▶ The task
Rewrite the listing lines between the line holding "Among the given options" and the line holding "In this image, how", inclusive, as a Markdown table with a "No." column for the row number and a "Text" column for the line, leaving out blank lines.
+ + + + +
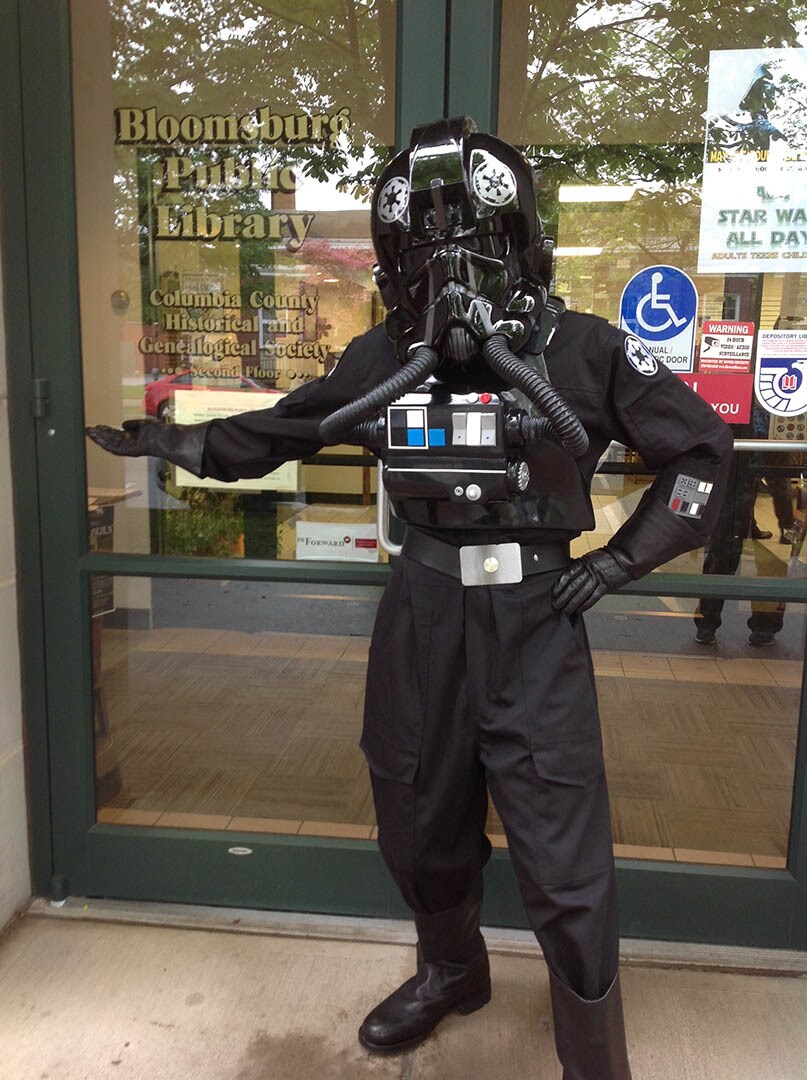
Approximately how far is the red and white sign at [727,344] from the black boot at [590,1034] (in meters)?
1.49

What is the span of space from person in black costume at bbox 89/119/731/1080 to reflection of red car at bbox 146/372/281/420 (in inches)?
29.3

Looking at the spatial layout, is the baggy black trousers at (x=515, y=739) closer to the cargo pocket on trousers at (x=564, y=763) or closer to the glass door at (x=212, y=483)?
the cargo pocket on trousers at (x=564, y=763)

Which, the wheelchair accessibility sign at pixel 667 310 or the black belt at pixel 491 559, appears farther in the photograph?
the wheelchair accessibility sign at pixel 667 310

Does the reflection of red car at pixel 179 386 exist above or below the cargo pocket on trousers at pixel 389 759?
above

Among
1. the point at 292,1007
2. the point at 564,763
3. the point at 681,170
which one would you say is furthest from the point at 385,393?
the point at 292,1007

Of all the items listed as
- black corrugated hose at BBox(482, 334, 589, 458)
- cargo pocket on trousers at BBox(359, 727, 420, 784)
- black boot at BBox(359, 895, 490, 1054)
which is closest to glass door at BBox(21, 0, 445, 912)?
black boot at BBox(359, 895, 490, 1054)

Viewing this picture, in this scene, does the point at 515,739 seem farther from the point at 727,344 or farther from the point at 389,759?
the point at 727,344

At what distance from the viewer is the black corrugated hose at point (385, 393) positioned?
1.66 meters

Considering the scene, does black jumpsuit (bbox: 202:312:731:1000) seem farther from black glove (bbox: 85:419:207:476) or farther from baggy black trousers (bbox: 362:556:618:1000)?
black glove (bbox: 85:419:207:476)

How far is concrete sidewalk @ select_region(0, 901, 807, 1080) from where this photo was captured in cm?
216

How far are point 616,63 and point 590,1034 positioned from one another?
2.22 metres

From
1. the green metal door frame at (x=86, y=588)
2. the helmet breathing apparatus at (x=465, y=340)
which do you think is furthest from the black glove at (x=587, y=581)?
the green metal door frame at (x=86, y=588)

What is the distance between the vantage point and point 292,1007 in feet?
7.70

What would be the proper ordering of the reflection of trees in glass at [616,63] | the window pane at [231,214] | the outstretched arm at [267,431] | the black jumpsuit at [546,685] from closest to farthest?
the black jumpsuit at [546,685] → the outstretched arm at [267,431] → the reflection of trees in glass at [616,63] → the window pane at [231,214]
+ + + + +
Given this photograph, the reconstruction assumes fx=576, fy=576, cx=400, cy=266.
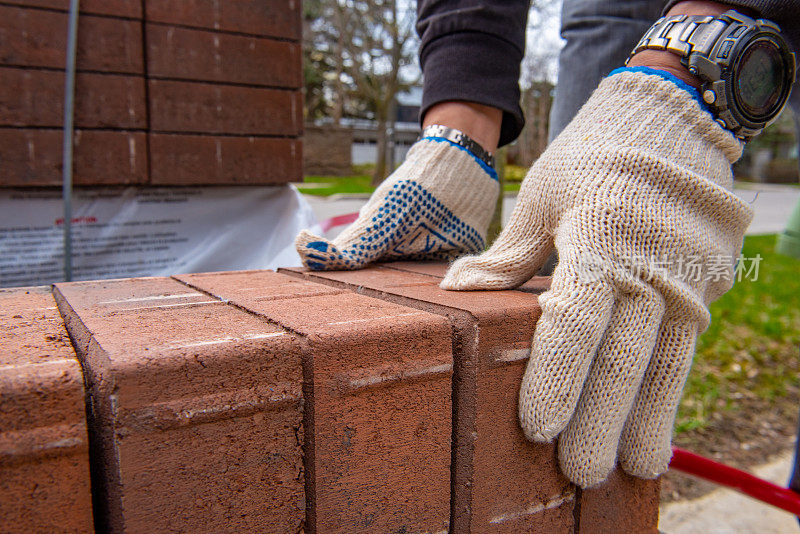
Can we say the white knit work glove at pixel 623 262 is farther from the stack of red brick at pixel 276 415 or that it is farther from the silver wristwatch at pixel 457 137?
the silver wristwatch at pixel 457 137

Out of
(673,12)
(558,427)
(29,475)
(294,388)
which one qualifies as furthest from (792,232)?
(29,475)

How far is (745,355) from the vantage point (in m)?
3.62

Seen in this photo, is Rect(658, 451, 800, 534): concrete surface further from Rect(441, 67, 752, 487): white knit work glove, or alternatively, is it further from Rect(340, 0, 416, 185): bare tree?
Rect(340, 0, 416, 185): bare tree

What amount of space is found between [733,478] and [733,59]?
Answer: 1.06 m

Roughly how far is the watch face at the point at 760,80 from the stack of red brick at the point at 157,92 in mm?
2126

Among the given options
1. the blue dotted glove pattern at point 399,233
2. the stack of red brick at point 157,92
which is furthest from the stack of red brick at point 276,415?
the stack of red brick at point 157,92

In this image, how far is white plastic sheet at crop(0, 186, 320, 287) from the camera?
+ + + + +
▶ The result
| No. | Text |
|---|---|
| 1 | Among the given options |
| 2 | 1. the blue dotted glove pattern at point 399,233 |
| 3 | 2. the stack of red brick at point 157,92 |
| 4 | which is furthest from the stack of red brick at point 276,415? |
| 5 | the stack of red brick at point 157,92 |
| 6 | In this image, how far is white plastic sheet at crop(0, 186, 320, 287) from the camera? |